A primary driver for high level or summary characterizations of resources' holdings is data protection regulations, which consider making detailed individual-level data public a threat to the privacy of the donors providing the material/data. For this reason, distributed data querying and analysis platforms have been developed, such as DataSHIELD, 6 Locator by the German Biobank Node/Alliance and BBMRI-ERIC,7,8 and the commercial BC|RQUEST system. These systems allow retention of personal (pseudonymized) data at the source institutions, only sharing substantially less sensitive aggregate results of querying or analyses, thereby allowing detailed searches to be performed on the full dataset, while providing aggregated statistics to the researcher.
These advanced discovery systems, however, do rely on the data being in a format and within a data structure that would allow a query to be performed.
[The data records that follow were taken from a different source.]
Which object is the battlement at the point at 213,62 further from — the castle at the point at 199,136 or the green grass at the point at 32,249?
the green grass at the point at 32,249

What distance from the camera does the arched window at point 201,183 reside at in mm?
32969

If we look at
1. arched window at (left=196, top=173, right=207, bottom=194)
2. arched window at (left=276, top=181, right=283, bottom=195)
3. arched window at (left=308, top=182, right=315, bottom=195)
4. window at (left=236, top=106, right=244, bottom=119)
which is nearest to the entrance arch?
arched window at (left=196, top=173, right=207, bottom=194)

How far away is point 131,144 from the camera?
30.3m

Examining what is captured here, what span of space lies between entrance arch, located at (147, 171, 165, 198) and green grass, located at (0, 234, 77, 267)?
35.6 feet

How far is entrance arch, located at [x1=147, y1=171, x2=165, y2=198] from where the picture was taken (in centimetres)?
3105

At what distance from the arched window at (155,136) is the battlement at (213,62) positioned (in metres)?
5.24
A challenge remains in the extraction of rich, structured, quality controlled, and semantically annotated data from data repositories, such as hospital information systems in clinical biobanking 9 or national disease-specific and health care registries. These hospital systems are defined by the specifics of their national health care system and environment, including national languages and specific coding schemes, in which international interoperability is not of primary importance. Hospital information systems also contain large volumes of unstructured information relevant for the treatment of patients, but difficult to extract reliably into interoperable structured information for research purposes.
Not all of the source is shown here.